■ Фрагмент текста ■
Одни группы переселенцев строили на новых местах свои поселения, сохранявшие характерные черты убейдской культуры. Другие селились в старых местных селениях, таких как Дегирментепе28 (в верховьях Евфрата), Машнака (Сирийская степь на границе Южной и Северной Месопотамии), в некоторых поселениях Хабура, возможно, они присутствовали и в Браке. В последней четверти V тыс. до н. э. ареал распространения южномесопотамского (убейдского) культурного ансамбля охватывал обширную территорию от Юго-Западного Ирана и западного берега Персидского залива до Ливана и Юго-Восточной Анатолии и Сирии (Oates 1982).

 

В V тыс. до н. э. население Южной Месопотамии достигло больших успехов в хозяйственной деятельности, произошел, возможно, десятикратный рост урожая зерновых. Это сопровождалось не только появлением значительных излишков сельскохозяйственных продуктов, но и существенным ростом населения. Постепенное расширение площадей зернового хозяйства и возрастание роли зерна как продукта питания способствовало серьезным изменениям в жизни общества, формированию зачатков централизованной администрации и, вероятно, в большой степени стимулировало процессы урбанизации. Однако, даже в материалах конца V тыс. до н. э. отсутствуют свидетельства существования в обществе четкой социальной дифференциации. Нет следов значительных различий в расположении и площади жилых домов в поселениях, все погребения достаточно единообразные, со скромным инвентарем (несколько стандартных глиняных сосудов и скромные украшения), ни в них, ни в домах практически нет привозных материалов и объектов престижа (металлы, полудрагоценные камни)29. Тем не менее общество Южной Месопотамии в это время начало понемногу терять социальное единообразие, характерное для начала тысячелетия. Правда, это выражалось не в накоплении индивидуального богатства, а в возникновении четкой иерархии в системе поселений и появлении в самых крупных из них значительных административно-храмовых комплексов. {42}

 

 

26 По поводу причин столь широкого распространения памятников убейдской материальной культуры далеко за пределы Южной Месопотамии выдвигались самые разные гипотезы. Одна из них ‒ насильственное вторжение и вытеснение местного населения переселенцами с юга. Согласно наиболее распространенной сейчас точке зрения, его причиной могло стать постепенное и достаточно свободное передвижение на эти территории численно растущего населения юга. Эти миграции, происходившие постепенно, в течение ряда столетий, скорее всего, были мирными. Почти нет свидетельств о конфликтах между пришлым и местным населением (Lamberg-Karlovsky 1996: 91). Мигранты несли свою культуру, технологии, которые вначале сосуществовали с местными традициями. Переходная керамика Халаф-Убейд зафиксирована в разных местах Сирии и Юго-Восточной Анатолии (Akkermans,

Schwartz 2003: 157). Однако постепенно в ряде мест убейдская традиция вытеснила местную. Наиболее явно археологически это проявляется в постепенном вытеснении халафской и самаррской керамики и замене ее на убейдскую и в распространении убейдского архитектурного стиля. Выдвигается и гипотеза о том, что культуры позднего Халафа и раннего Убейда имели много сходных черт и в V тыс. до н. э. на территории Месопотамии шел общий процесс трансформации без какого-либо единого центра влияния (Karsgaard 2010: 55).

■ Записанные данные ■
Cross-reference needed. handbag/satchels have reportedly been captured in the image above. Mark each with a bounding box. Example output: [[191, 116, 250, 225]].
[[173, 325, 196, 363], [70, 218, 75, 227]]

■ Ваши задания ■
a – Почему, согласно фрагменту об убейдской культуре, миграции населения юга на новые территории, скорее всего, были мирными? Ответьте одним-тремя предложениями.
b – Продолжите фрагмент об убейдской культуре, начиная сразу после его последнего предложения.

■ Результаты ■
a – Миграции, скорее всего, были мирными, потому что почти нет свидетельств о конфликтах между пришлым и местным населением (Lamberg-Karlovsky 1996: 91).

b –
 

27 «Распространение убейдского материала далеко за пределы юга говорит о движении людей, а не только горшков» (Akkermans, Schwartz 2003: 197). Исследователи обычно преувеличивают трудности передвижения товаров и людей в древности. Из Ниппура до Загроса можно было пройти за несколько дней. От Зубайр в Южном Ираке до Алеппо в Сирии караван шел 40 дней (Gibson 2010: 88). {41}

 

28 Часть поселения Дегирментепе определенно занимали выходцы из Южной Месопотамии, которые построили здесь дома традиционной трехчастной планировки. Большая часть предметов, которыми они пользовались в повседневной жизни, также были изготовлены в южномесопотамских традициях. Это керамика, печати, мелкие предметы, такие как фигурки из терракоты, и даже глиняные серпы без кремневых вкладышей, которыми переселенцы продолжали пользоваться и в Дегирментепе, хотя здесь, в отличие от Южной Месопотамии, было достаточно обсидиана и кремния. Некоторые исследователи рассматривают Дегирментепе как колониальное поселение, производившее медь (Oates 2010: 47).

 

29 Если некоторые социальные различия все-таки существовали, то они относились, скорее, не к отдельной личности, а к отдельным группам или сообществам, которые могли занимать разные позиции по отношению друг к другу. Так, на фоне повсеместно очень скромного погребального инвентаря, присутствуют небольшие локальные различия в захоронениях, отражающие, вероятно, некоторую дифференциацию не внутри отдельного поселения, а между поселениями (Pollock 1999: 196 ff.). {42}

 

Козырева Н.В. Очерки по истории Южной Месопотамии эпохи ранней древности (VII тыс. до н.э. ‒ середина II тыс. до н.э.). СПб.: Контраст, 2016. С. 41‒42.
Ответить

Фотография Стефан Стефан 10.07 2017

 

Южная Месопотамия в первой половине IV тыс. до н. э. В начале IV тыс. до н. э. юг аллювиальной долины населяли, вероятно, более 100 000 жителей (относительно количества населения в северной части аллювия данных нет). Почти половина из них жила в относительно больших поселениях площадью от 10 до 40 га (Adams 1981: 75, table 4), которые существовали на этой территории еще в V тыс. до н. э. (Эриду, Ур, Урук, Квели, Ларса, Гирсу и ряд других). Эти поселения располагались на высоких незатопляемых участках («черепашьих спинах») вдоль водных протоков в самых удобных местах с точки зрения {43} транспорта и коммуникаций. Они исполняли роль хозяйственных и культовых центров для десятков небольших деревень и хуторов, рассыпанных вокруг них по берегам водных протоков. В первой половине IV тыс. до н. э. количество таких мелких поселений заметно возросло по сравнению с предшествующим тысячелетием. По всей видимости, это было связано с увеличением площади сухих земель, пригодных для земледелия. Только на территории между Уруком и Ниппуром таких мелких поселений насчитывалось около 600. В них жила значительная часть населения юга. Болотистые и степные территории были, вероятно, заселены полуоседлыми скотоводами, а побережье залива ‒ рыбаками (Adams 1981: 251).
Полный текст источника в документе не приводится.